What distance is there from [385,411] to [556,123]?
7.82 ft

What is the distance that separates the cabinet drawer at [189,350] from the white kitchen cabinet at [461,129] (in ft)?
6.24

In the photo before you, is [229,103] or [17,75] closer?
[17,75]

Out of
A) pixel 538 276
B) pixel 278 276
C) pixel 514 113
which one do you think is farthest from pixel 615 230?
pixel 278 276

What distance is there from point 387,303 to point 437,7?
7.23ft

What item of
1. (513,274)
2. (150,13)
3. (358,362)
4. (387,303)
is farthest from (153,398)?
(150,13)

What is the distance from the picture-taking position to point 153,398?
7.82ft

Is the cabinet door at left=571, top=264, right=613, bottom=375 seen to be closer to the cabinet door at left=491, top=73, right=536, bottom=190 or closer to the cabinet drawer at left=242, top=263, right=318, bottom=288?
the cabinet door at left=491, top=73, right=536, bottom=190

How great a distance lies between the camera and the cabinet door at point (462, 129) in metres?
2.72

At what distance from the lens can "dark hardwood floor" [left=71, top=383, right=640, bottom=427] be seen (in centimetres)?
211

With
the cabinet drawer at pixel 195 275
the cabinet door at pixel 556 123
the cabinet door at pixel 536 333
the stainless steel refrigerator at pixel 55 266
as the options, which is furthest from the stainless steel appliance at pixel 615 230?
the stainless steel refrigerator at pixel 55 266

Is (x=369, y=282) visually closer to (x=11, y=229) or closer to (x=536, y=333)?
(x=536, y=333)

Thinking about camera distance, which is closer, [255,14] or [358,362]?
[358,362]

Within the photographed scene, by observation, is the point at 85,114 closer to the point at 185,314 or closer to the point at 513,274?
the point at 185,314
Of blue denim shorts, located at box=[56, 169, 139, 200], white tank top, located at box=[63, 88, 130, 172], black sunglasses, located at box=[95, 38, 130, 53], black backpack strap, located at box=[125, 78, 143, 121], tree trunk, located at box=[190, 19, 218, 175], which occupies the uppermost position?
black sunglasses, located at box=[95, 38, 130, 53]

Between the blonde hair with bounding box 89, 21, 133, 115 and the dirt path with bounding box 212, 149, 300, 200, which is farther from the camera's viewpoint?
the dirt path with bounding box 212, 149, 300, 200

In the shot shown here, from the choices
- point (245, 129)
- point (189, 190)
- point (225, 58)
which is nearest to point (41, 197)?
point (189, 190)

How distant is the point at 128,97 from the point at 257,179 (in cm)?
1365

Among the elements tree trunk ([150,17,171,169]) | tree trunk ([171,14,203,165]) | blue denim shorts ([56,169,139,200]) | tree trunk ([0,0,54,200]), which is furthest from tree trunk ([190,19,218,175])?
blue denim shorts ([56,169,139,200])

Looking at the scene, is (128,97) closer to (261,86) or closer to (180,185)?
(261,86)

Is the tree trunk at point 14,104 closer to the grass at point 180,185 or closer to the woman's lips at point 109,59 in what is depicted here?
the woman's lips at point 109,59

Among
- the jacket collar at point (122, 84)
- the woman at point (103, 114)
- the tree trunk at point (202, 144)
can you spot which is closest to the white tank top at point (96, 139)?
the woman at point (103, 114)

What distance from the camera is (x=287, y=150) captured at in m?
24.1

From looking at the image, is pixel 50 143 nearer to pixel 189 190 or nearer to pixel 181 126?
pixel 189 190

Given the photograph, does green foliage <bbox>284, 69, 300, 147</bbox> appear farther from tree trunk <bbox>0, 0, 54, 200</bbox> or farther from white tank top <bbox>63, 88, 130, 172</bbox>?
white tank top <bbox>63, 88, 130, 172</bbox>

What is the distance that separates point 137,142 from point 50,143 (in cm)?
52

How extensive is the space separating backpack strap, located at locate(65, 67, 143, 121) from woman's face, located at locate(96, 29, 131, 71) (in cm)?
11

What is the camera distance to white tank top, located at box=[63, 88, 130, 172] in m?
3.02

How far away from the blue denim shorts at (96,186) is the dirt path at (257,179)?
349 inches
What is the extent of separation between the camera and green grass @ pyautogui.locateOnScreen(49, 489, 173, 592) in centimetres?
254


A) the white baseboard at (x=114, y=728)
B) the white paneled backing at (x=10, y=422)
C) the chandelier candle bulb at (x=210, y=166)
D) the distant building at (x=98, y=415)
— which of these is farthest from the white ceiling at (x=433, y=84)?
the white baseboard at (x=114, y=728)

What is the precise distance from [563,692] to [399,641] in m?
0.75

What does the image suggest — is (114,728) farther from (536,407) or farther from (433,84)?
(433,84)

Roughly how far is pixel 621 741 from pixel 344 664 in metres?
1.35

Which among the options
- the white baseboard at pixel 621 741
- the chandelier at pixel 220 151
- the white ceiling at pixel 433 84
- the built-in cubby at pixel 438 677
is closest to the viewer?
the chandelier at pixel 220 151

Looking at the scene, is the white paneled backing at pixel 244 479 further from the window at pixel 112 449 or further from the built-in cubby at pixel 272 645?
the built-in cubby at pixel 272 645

Brief =
Write out all the material again with "white ceiling" swapped for "pale ceiling" in every place it appears. Keep everything else the same.

Final answer =
What distance is there from [385,411] to [556,123]?
7.82 ft

What is the distance that separates the cabinet drawer at [189,350] from the white kitchen cabinet at [461,129] (in ft)?
6.24

In the photo before you, is [229,103] or [17,75] closer?
[17,75]

Out of
A) pixel 538 276
B) pixel 278 276
C) pixel 514 113
which one do you think is farthest from pixel 615 230?
pixel 278 276

What distance is there from point 387,303 to point 437,7?
7.23ft

What item of
1. (513,274)
2. (150,13)
3. (358,362)
4. (387,303)
is farthest from (153,398)?
(150,13)

What is the distance from the picture-taking position to point 153,398?
7.82ft

Is the cabinet door at left=571, top=264, right=613, bottom=375 seen to be closer to the cabinet door at left=491, top=73, right=536, bottom=190 or closer to the cabinet drawer at left=242, top=263, right=318, bottom=288?
the cabinet door at left=491, top=73, right=536, bottom=190

How great a distance lies between the camera and the cabinet door at point (462, 129) in metres?
2.72

At what distance from the lens can "dark hardwood floor" [left=71, top=383, right=640, bottom=427] be seen (in centimetres)?
211

With
the cabinet drawer at pixel 195 275
the cabinet door at pixel 556 123
the cabinet door at pixel 536 333
the stainless steel refrigerator at pixel 55 266
as the options, which is furthest from the stainless steel appliance at pixel 615 230?
the stainless steel refrigerator at pixel 55 266

Is (x=369, y=282) visually closer to (x=11, y=229) or closer to (x=536, y=333)?
(x=536, y=333)

Thinking about camera distance, which is closer, [255,14] or [358,362]?
[358,362]

Within the photographed scene, by observation, is the point at 85,114 closer to the point at 185,314 or closer to the point at 513,274?
the point at 185,314
Of blue denim shorts, located at box=[56, 169, 139, 200], white tank top, located at box=[63, 88, 130, 172], black sunglasses, located at box=[95, 38, 130, 53], black backpack strap, located at box=[125, 78, 143, 121], tree trunk, located at box=[190, 19, 218, 175], which occupies the uppermost position?
black sunglasses, located at box=[95, 38, 130, 53]

Between the blonde hair with bounding box 89, 21, 133, 115 and the dirt path with bounding box 212, 149, 300, 200, which is farther from the camera's viewpoint?
the dirt path with bounding box 212, 149, 300, 200

In the shot shown here, from the choices
- point (245, 129)
- point (189, 190)
- point (225, 58)
which is nearest to point (41, 197)?
point (189, 190)

How distant is the point at 128,97 from the point at 257,179 (in cm)?
1365

Among the elements tree trunk ([150,17,171,169]) | tree trunk ([171,14,203,165]) | blue denim shorts ([56,169,139,200]) | tree trunk ([0,0,54,200]), which is furthest from tree trunk ([190,19,218,175])?
blue denim shorts ([56,169,139,200])

Looking at the scene, is (128,97) closer to (261,86) or closer to (180,185)?
(261,86)

Is the tree trunk at point 14,104 closer to the grass at point 180,185 or closer to the woman's lips at point 109,59 in what is depicted here?
the woman's lips at point 109,59

Among
- the jacket collar at point (122, 84)
- the woman at point (103, 114)
- the tree trunk at point (202, 144)
can you spot which is closest to the white tank top at point (96, 139)?
the woman at point (103, 114)

What distance from the camera is (x=287, y=150) captured at in m?
24.1

From looking at the image, is pixel 50 143 nearer to pixel 189 190 or nearer to pixel 181 126?
pixel 189 190

Given the photograph, does green foliage <bbox>284, 69, 300, 147</bbox> appear farther from tree trunk <bbox>0, 0, 54, 200</bbox> or farther from white tank top <bbox>63, 88, 130, 172</bbox>?
white tank top <bbox>63, 88, 130, 172</bbox>

What is the distance that separates point 137,142 from point 50,143 (in cm)?
52

How extensive is the space separating backpack strap, located at locate(65, 67, 143, 121) from woman's face, located at locate(96, 29, 131, 71) (in cm)?
11

What is the camera distance to white tank top, located at box=[63, 88, 130, 172] in m?
3.02

How far away from the blue denim shorts at (96,186) is the dirt path at (257,179)?
349 inches
What is the extent of separation between the camera and green grass @ pyautogui.locateOnScreen(49, 489, 173, 592) in centimetres?
254


A) the white baseboard at (x=114, y=728)
B) the white paneled backing at (x=10, y=422)
C) the chandelier candle bulb at (x=210, y=166)
D) the distant building at (x=98, y=415)
— which of these is farthest from the pale ceiling at (x=433, y=84)?
the white baseboard at (x=114, y=728)

What is the precise distance from [563,692] to [399,641] in m?
0.75

What does the image suggest — is (114,728) farther from (536,407) or farther from (433,84)?
(433,84)

Roughly how far is pixel 621 741 from pixel 344 664 in metres?
1.35

Which among the options
- the white baseboard at pixel 621 741
- the chandelier at pixel 220 151
- the pale ceiling at pixel 433 84
- the built-in cubby at pixel 438 677
is closest to the viewer?
the chandelier at pixel 220 151

Looking at the scene, is the white paneled backing at pixel 244 479 further from the window at pixel 112 449 or further from the built-in cubby at pixel 272 645?
the built-in cubby at pixel 272 645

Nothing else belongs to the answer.